Movie trailers today, whether the ones playing to multiplex crowds or the slightly gorier redband variations we're looking up online, are generally infamous for two things: saying too much, and being, in essence, all the same. This mock trailer for the upcoming Superman/Batman crossover movie, whipped up in a few days by an intelligent fan and harvesting elements from several different movies, does a frighteningly convincing job of mimicking the look, feel, and most importantly, sound of a modern event-movie preview.
Watching this trailer, cleverly and superbly made and seemingly put together with nothing but the most honourable motives, accidentally sums up too much that's wrong with the cookie-cutter nature of how modern films are packaged and sold to us (not to mention the films themselves, but that's another argument).
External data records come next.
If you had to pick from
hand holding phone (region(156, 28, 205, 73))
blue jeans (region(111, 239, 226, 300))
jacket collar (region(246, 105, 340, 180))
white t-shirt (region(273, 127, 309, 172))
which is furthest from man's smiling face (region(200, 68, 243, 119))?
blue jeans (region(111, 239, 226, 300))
The relentlessly "momentous" style of trailer, with portent-laden music and overtones, its lack of fun, or play, or wit in selling a film about guys in spandex pummelling each-other, has essentially taken over modern pop culture, to the extent where now its influence has spread far further than just movies, for instance now inflecting sports telecasts, turning coddled, steroid-maddened, overpaid nitwits into Olympian heroes engaged in primal struggle.
This put in me in mind of when, a few months ago, I purposefully tracked down some of the best examples in my memory of trailers that set out to do the opposite, that is, make merciless fun of themselves, and appeal to audiences by undercutting cliches of advertising:
#1: The Wizard of Speed and Time (Mike Jittlov, 1987): "It's the kind of film you would make if you didn't have anything better to do!"
#2: When the Cat's Away (Cedric Klapisch, 1996) "Yeah...stars galore. I mean they're stars in our neighborhood. Not the whole neighborhood, but our street. Especially Number 15."
#3: Sleeper (Woody Allen, 1973) "Basically it's an intellectual film. Most of the scenes in it are of a cerebral, almost didactic nature, and there's very little overt comedy in the film."
Bonus track, not quite in a class with the above, because unlike those ones which are selling comedies, this one hopes to garner interest of camp trash fans for the sake of creating some audience for a notorious flop: assembled for a home video release:
When Time Ran Out (James Goldstone, 1980) "You said that already!"